WINDHOEK – The latest figures from the Namibia Statistics Agency (NSA) show that, based on the May 2019 price movements, the annual inflation rate increased to 4.1 percent compared to 3.8 percent recorded in May 2018, registering an increase of 0.3 percentage points. On a monthly basis, the inflation rate stood at -0.1 percent compared to 0.4 percent registered a monthly earlier.
According to the NSA, the annual increase resulted mainly from increases registered in: Food and non – alcoholic beverages (from 3.9 percent to 4.4 percent), education (from 9.9 percent to 12.0 percent), transport (from 5.6 percent to 7.6 percent), communications (from -0.1 percent to 1.3 percent), recreation and culture (from 2.4 percent to 4.5 percent) and hotels, cafes and restaurants (from 3.3 percent to 4.7 percent).
“With consumer income increasingly coming under pressure, it comes as no surprise that the May annual inflation print comes in lower at 4.1 percent year-on-year compared to 4.5 percent in April. As expected, transport inflation increased from 7.1 percent to 7.6 percent, with this increase attributed to pass-through effects of increased road user charges and increased pump prices. This was however countered by downside pressures on prices of other categories such as food and non-alcoholic beverages category, which, surprisingly moderated to 4.7 percent from 5.5 percent in the previous month. This was despite concerns that the persistent drought will exert upward pressures on food inflation. Similarly, the housing and alcoholic beverages and tobacco categories slowed down from 2.2 percent and 7.5 percent to 1.9 percent and 5.5 percent respectively,” commented Daniel Kavishe, FirstRand Namibia Group Economist.
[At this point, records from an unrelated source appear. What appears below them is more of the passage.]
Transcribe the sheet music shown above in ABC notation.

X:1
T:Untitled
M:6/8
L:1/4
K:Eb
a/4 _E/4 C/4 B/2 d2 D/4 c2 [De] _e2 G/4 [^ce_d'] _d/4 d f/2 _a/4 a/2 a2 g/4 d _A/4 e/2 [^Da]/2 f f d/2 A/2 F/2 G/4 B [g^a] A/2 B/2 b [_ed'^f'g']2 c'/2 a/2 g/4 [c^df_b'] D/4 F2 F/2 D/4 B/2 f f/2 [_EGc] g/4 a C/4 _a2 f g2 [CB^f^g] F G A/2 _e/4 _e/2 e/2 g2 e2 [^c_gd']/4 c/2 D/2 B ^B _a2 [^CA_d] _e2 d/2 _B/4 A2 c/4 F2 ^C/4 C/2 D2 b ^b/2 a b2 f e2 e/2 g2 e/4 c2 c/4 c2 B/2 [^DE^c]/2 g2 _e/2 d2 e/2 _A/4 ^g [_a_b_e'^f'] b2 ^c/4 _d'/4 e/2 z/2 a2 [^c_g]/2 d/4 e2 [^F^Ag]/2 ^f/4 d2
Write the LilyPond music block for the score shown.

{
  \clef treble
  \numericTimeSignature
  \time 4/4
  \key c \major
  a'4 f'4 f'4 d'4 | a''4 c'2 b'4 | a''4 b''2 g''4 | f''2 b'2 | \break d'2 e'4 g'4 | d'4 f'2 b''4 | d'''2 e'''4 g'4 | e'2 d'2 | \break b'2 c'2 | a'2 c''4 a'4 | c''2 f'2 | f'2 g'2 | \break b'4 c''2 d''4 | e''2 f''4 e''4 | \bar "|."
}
Kavishe noted that core inflation however retreated to 3.3 percent from 3.5 percent a year ago which supports the inherent weakness from the demand side.
“It therefore comes as no surprise that the central bank has opted to keep interest rates accommodative at 6.75 percent. While the bank projects inflation to be contained at 4.5 percent for 2019, growth is expected to remain weak, with downside risks emanating from the prevailing drought, weak growth in neighbouring economies, and escalating global tensions weighing on commodity exports. As real sector data continues to disappoint, the MPC will be looking towards the first quarter GDP numbers for guidance regarding the effect of its current accommodative monetary policy,” Kavishe noted.
Moving forward, Kavishe expects transport inflation to slow down as cost pressures ease owing to a falling Brent crude oil price. As such, he expects overall prices to retreat in response to lower transport costs and fragile consumer demand which are likely to spill over into other inflation categories.
Meanwhile, the NSA figures show that the 12-months average annual and average monthly inflation rates from June 2018 to May 2019 stood at 4.6 percent and 0.3 percent. Corresponding rates recorded during the same period a year earlier stood at 4.7 percent and 0.3 percent respectively. For the month of May 2019, the Food and non-alcoholic beverages annual inflation rate stood at 4.4 percent compared to 3.9 percent registered during the same period last year, resulting in increase of 0.5 percentage points.
The increase in this group emanated from annual price increases recorded in the sub-groups of vegetables including potatoes and other tubers (from 5.8 percent to 13.3 percent), sugar, jam, honey, syrups, chocolate and confectionery (from -1.0 percent to 6.2 percent), bread and cereals (from 2.3 percent to 8.1 percent) and milk, cheese and eggs (from 0.2 percent to 3.9 percent). The Index for Goods and Services for the month of May 2019 stood at 137.8 and 136.3 respectively, compared to the corresponding indices of 132.9 and 130.3 recorded during the same period last year. The monthly and annual inflation rates for May 2019 for Goods stood at -0.1 and 3.7 percent, while for Services were estimated at 0.03 and 4.6 percent respectively.